Distributed communication load balancing method based on graph partitioning algorithm
The technical field is as follows:
the invention discloses a distributed communication load balancing method based on a graph partitioning algorithm, relates to challenges faced by wide-area high-performance calculation, and belongs to the technical field of computers.
Background art:
in a runtime system with distributed memory, computing tasks running on different nodes send messages to each other through a network for communication. In this section, the communication load per task, i.e. the number of messages per task and other nodes, is discussed herein. If two computing tasks communicating with each other are distributed on the same node, the communication between them can be performed through the shared memory, thereby hiding the delay of the communication. The purpose of communication load balancing is to place tasks with larger mutual communication quantity on the same node as much as possible, so that the communication quantity between the nodes is reduced. Generally, the computation load and the communication mode of the computation task usually have continuity in time, that is, the computation task has the similar characteristic of the load information in the future period of time and the load information in the past period of time, so the load information in the previous period of time is usually used as a basis for providing guidance information for the future load balancing algorithm.
In the load balancing algorithm, since a general algorithm does not consider the communication situation between tasks when balancing the computation load, the communication load between some nodes may be high after balancing. A large amount of communication overhead may affect the performance of the program.
One approach is to consider the balancing of computational and communication loads as a graph partitioning problem, i.e., dividing n interconnected nodes into k segments, so that the weight of the edges between the segments is minimized, and so that the sum of the node weights of the k segments is in a balanced state. In runtime systems, the approach usually taken is a centralized graph partitioning algorithm, such as:
jeannet presents problems in high performance computers as load imbalances in applications and poor management of data locations. Therefore, as the number of cores increases and the number of memories per core decreases drastically, special attention needs to be paid to load balancing and to consider the locality of data as much as possible. Authors use LibTopoMap to analyze the topology between multiple nodes and propose a topology-based load balancing method. According to the method, the load among all nodes is balanced, and then all groups of computing tasks are redistributed by using a METIS algorithm provided by LibTopopap according to the affinity among the computing tasks, so that the communication overhead is reduced.

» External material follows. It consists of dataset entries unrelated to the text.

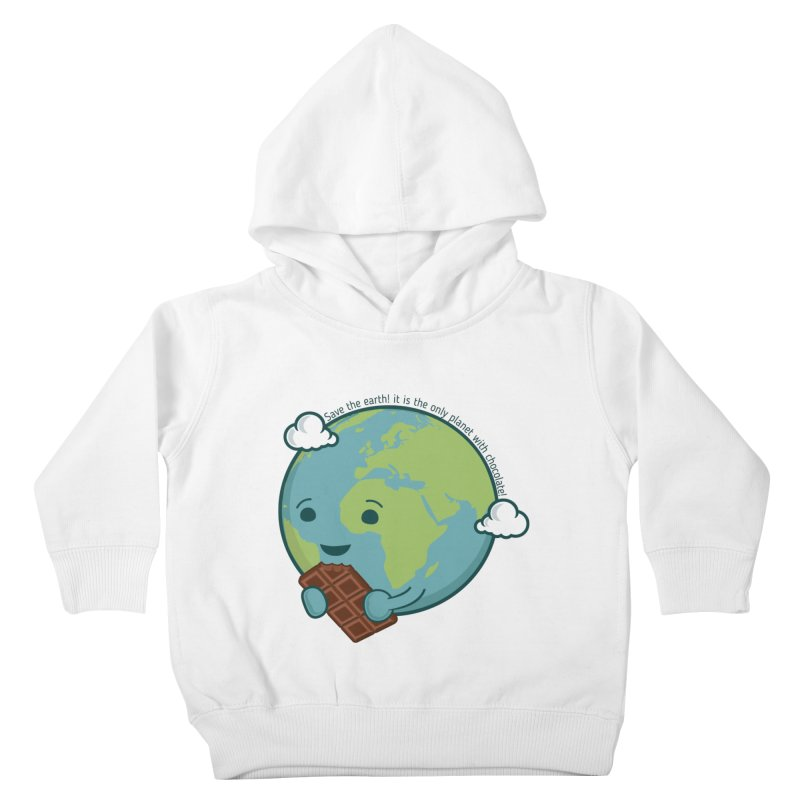 Save The Earth Kids Toddler Pullover Hoody by slamhm's Artist Shop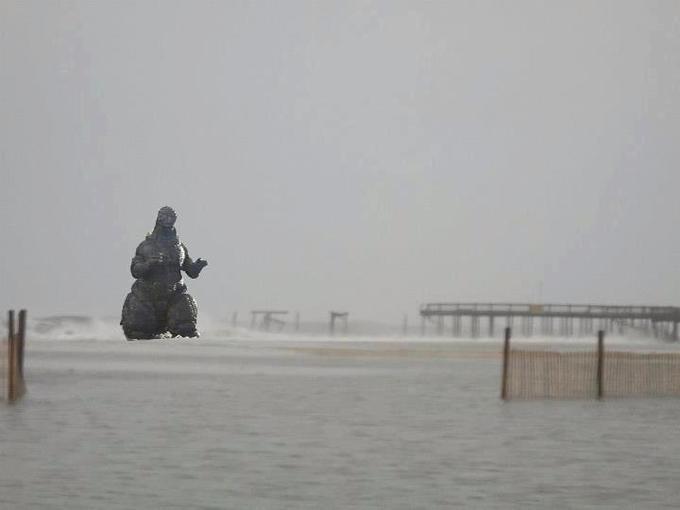 [FAKE] Godzilla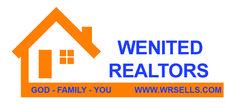 Wenited Realtors, LLC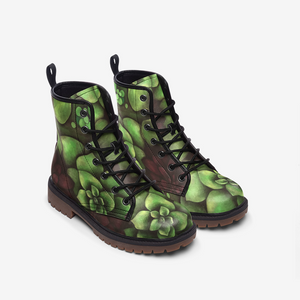 Succulent Garden Leather Combat Boots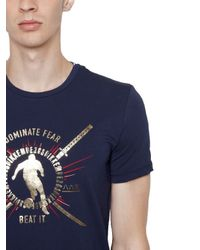 Bikkembergs - Blue Katana Printed Cotton Jersey T-shirt for Men - Lyst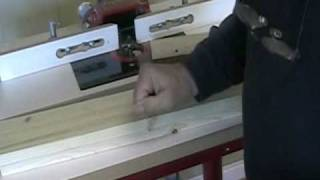 Making Shaker Doors Using a Router Table - A Woodworkweb woodworking video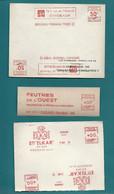 3 EMA : ELKAR (Hendaye)/ Feutres De L'OUEST (CUGAND), JAD (BORDEAUX FONDAUDEGE) - 1943-1951 - EMA (Printer Machine)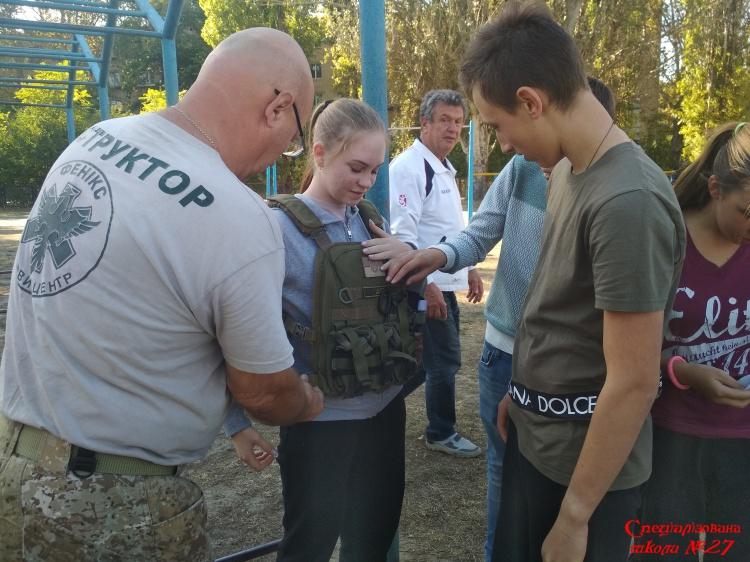 Робота військово- патріотичного клубу у школі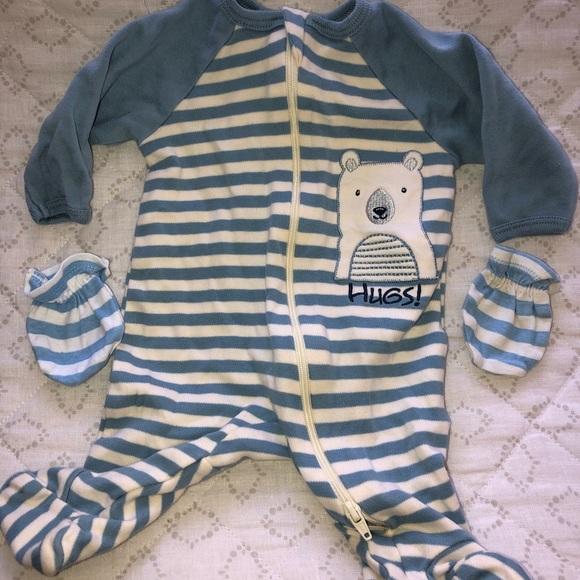 Reversed Zipper Footed Pajamas
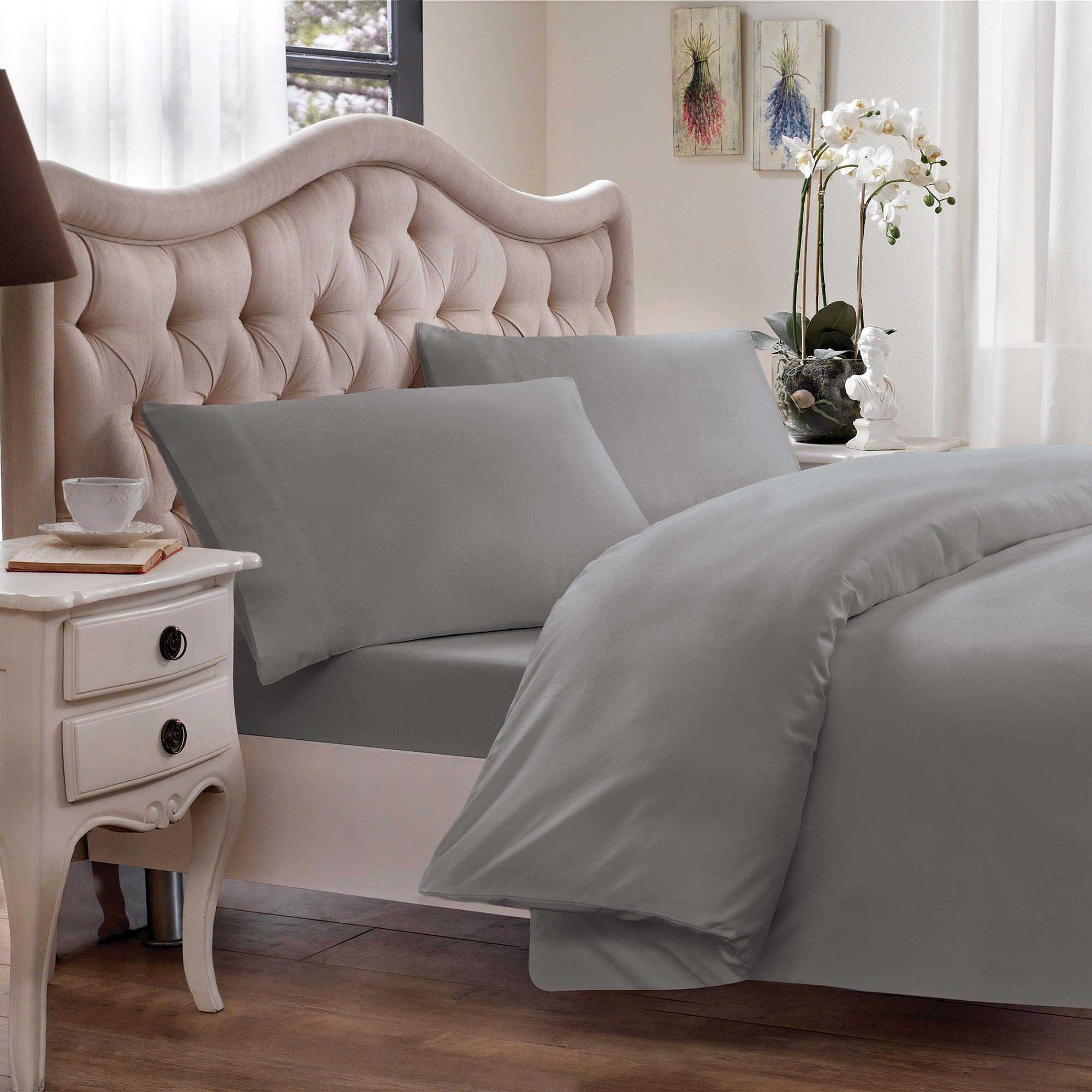 Brielle 630ThreadCount Premium Long Staple Cotton Duvet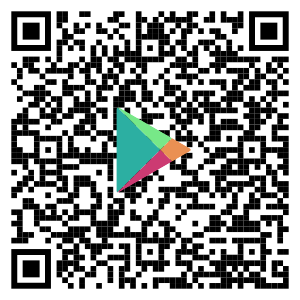 App- Android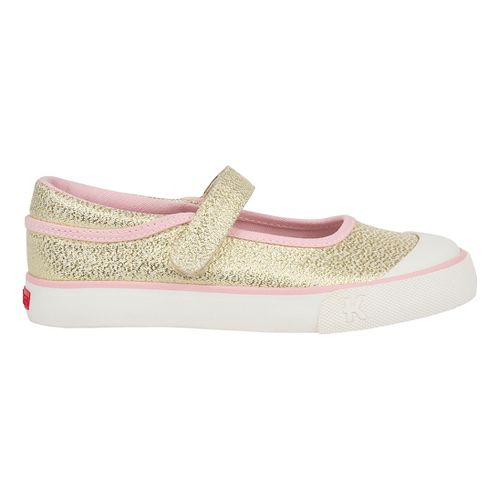 Girls See Kai Run Marie Casual Shoe - Gold Glitter 10.5C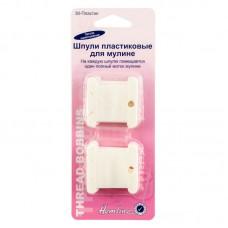 Шпули пластиковые для вышивальных нитей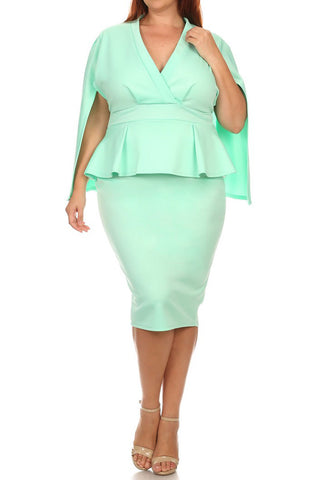 V-Neck Front Cape Peplum Plus Size Dress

The cam is a dynamic load balancing method based on hypergraph division. Since the load applied iteratively varies slowly, a load imbalance occurs at intervals. The method models a task as a hypergraph, uses and segments the hypergraph. The nodes in the hypergraph represent computing tasks, while the edges represent communications between the computing tasks. Hypergraph segmentation divides tasks into different regions, balancing computational tasks. The goal of segmentation is to minimize edge cuts, i.e., traffic, while ensuring load distribution balance. Due to this NP-hard problem, the authors have adopted the existing Zoltan approach to solve the problem.
However, this problem is an NP problem, and as the system scale increases, it takes a lot of time to calculate a suitable solution. Therefore, centralized algorithms have scalability problems.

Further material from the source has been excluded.